提示文>
パチンコが賭博ではないとされている理由と実際の現場

 

理由1・違法性阻却

 

一般に、法令に基づいて行われる行為や社会通念上正当な業務による行為は、刑法第35条の「法令又は正当な業務による行為」として、刑法に規定された罰条に該当しても犯罪は成立しない。したがって、賭博及び富くじに関する罪に該当する行為について、他の法律においてこれが行われることを許容したり、これが行われることを前提として規制を行ってたりしている場合は、特別にこれを合法化する趣旨か、又は社会通念上正当な業務による行為であることを前提として規制する趣旨であり、いずれにせよその限りにおいては合法性が確保されているといえる。

違法性阻却事由 (日本法) - Wikipedia

簡単に言えば違法であってもそれを合法化しちゃうよってことですね。

賭博罪に関して言えば例えば保険会社も人の生死にベットしてお金を賭けていますが保険法により違法性阻却が適用されるので違法な業種とはなっていません。

抜粋データ>
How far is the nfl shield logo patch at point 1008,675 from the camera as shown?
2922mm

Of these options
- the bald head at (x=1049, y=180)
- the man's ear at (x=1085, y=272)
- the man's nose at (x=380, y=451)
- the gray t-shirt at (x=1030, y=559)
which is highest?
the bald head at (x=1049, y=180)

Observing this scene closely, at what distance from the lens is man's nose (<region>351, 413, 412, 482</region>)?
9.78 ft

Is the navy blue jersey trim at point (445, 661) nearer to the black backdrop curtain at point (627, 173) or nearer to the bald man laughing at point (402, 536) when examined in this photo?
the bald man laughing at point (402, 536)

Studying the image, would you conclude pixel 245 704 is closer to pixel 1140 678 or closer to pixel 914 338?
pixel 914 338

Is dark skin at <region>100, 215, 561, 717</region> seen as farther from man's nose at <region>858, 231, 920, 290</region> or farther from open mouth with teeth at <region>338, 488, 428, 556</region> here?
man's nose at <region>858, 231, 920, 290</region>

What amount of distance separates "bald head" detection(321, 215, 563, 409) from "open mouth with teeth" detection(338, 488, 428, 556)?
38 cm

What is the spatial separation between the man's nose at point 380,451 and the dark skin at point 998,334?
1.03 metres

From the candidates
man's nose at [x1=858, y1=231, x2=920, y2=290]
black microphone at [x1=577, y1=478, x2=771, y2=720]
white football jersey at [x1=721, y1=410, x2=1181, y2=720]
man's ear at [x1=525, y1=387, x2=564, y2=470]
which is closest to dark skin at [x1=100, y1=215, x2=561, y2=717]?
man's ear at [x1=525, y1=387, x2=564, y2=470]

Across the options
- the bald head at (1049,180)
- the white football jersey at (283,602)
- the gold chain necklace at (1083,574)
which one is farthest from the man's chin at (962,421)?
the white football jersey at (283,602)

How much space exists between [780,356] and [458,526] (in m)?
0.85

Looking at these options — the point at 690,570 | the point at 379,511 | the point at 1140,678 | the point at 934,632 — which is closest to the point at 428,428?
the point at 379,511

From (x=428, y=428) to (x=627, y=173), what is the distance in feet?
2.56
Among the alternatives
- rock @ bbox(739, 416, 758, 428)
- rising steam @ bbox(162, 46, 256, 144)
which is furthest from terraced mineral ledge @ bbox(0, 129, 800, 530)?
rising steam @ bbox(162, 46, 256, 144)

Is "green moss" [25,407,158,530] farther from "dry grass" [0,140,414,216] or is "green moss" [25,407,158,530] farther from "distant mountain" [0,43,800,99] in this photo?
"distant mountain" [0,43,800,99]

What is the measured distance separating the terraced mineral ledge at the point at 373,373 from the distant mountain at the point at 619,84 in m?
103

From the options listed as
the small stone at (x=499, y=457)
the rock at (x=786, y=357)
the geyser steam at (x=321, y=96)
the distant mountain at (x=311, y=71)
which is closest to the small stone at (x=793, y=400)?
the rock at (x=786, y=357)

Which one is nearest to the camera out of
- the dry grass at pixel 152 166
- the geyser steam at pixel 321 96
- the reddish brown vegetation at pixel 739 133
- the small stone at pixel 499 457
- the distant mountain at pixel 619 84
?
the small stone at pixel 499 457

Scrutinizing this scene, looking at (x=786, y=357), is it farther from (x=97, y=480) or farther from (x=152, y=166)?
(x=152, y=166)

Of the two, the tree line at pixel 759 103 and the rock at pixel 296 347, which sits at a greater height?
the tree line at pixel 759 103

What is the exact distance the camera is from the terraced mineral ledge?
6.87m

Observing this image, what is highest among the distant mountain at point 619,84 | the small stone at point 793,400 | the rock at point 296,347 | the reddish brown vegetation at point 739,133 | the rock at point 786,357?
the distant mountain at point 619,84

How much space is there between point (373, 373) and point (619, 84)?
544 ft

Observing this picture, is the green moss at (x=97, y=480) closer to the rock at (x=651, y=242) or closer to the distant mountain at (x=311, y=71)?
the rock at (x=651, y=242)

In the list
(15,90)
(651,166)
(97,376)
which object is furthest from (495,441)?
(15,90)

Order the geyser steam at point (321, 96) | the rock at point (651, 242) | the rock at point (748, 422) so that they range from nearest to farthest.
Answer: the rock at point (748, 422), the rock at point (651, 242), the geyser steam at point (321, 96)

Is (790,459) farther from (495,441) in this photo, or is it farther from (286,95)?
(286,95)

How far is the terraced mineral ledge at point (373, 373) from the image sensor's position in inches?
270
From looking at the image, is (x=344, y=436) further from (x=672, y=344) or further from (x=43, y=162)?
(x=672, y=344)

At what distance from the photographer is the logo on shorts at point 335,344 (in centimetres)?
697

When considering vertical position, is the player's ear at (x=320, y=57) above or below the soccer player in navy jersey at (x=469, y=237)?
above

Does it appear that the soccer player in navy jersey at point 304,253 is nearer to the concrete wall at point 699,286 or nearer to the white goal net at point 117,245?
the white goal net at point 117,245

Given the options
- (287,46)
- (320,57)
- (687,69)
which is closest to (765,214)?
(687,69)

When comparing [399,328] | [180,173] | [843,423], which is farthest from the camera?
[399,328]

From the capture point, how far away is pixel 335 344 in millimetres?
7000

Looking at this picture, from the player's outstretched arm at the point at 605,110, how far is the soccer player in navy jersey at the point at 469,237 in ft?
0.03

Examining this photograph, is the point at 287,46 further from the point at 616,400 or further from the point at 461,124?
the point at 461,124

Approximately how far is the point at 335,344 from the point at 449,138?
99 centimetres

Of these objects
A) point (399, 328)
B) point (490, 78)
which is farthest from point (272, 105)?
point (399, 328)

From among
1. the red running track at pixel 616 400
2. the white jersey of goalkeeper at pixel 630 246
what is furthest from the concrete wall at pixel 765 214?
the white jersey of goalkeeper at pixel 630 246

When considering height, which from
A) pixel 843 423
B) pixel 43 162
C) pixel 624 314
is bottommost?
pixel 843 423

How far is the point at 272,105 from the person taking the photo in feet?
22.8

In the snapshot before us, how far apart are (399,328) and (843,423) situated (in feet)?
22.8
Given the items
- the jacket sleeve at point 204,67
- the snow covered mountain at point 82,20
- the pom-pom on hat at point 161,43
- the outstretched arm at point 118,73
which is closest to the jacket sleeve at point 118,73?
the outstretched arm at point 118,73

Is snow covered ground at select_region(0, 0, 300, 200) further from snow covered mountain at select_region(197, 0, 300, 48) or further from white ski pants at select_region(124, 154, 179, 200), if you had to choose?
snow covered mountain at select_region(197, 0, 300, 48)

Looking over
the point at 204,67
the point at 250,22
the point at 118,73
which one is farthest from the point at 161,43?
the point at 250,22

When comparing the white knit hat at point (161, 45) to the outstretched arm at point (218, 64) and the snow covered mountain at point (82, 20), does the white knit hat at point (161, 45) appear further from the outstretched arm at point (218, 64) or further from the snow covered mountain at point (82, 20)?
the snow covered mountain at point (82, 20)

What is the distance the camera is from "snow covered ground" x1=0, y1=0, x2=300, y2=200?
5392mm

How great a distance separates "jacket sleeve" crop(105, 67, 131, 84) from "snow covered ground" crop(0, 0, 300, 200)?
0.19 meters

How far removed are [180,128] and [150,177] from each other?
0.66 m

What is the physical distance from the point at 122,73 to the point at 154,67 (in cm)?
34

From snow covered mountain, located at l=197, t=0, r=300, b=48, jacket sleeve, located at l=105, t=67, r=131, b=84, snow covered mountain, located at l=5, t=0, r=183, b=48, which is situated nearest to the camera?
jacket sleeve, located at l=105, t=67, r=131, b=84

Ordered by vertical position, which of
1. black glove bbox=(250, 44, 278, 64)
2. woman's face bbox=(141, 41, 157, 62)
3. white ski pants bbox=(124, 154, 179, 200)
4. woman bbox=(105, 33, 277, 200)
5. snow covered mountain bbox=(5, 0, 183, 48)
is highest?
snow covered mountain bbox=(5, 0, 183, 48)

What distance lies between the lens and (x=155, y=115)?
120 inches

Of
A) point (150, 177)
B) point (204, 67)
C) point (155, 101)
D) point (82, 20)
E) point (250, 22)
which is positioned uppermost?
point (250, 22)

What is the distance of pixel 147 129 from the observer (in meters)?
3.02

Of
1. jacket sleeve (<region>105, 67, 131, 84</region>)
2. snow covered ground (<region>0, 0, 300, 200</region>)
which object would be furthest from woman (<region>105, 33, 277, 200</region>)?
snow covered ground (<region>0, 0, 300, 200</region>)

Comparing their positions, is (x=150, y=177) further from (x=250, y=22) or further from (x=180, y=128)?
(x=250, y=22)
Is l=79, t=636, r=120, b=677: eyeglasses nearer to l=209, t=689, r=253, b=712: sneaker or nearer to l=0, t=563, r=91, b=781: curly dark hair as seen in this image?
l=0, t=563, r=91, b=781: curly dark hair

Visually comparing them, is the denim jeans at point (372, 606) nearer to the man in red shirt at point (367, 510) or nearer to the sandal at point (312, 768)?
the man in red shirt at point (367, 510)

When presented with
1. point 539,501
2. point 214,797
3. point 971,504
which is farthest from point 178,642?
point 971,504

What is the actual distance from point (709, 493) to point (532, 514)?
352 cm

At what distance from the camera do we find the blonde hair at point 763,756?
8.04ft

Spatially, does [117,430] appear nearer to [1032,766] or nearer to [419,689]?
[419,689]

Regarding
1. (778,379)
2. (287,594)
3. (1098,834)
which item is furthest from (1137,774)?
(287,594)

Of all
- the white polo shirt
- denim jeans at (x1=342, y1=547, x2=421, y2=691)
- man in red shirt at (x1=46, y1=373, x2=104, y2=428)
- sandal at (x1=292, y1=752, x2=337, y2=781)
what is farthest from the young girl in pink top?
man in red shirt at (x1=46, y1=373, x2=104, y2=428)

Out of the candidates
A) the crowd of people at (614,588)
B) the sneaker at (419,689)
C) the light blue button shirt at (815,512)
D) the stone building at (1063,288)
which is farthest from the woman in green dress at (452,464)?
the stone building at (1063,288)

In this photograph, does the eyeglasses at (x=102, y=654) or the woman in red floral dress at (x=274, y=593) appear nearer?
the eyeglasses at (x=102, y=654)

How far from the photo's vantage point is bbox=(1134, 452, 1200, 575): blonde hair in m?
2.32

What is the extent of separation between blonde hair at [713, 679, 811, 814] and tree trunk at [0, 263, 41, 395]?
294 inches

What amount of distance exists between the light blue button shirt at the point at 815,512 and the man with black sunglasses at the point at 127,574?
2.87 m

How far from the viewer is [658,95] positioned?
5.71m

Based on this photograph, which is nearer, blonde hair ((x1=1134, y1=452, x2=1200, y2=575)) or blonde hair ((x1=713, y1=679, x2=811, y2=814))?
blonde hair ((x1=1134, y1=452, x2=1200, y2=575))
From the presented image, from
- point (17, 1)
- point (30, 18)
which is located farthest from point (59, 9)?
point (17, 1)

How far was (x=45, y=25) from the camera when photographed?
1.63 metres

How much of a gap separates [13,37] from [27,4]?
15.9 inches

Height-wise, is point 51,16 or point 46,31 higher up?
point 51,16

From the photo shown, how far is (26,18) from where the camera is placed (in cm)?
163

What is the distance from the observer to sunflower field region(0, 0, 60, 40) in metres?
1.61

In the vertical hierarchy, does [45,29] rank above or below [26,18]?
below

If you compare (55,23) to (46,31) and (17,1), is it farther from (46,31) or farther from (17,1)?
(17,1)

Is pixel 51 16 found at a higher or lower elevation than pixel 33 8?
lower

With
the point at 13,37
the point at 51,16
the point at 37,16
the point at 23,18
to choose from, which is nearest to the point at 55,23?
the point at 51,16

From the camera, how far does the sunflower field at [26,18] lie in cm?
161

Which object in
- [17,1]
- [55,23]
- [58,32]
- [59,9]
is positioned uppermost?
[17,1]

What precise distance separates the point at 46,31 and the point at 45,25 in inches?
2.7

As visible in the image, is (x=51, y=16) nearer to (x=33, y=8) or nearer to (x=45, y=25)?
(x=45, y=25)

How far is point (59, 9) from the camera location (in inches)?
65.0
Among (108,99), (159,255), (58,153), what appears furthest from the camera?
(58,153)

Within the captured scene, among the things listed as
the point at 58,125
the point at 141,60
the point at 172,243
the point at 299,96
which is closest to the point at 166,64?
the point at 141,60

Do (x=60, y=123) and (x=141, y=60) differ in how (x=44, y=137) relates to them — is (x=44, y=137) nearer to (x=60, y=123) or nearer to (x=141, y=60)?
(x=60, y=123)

出題> パチンコと賭博についての文章では、保険会社が違法な業種とならないのは、どの法律で違法性阻却が適用されるからだとしていますか。

解答例> 保険法です。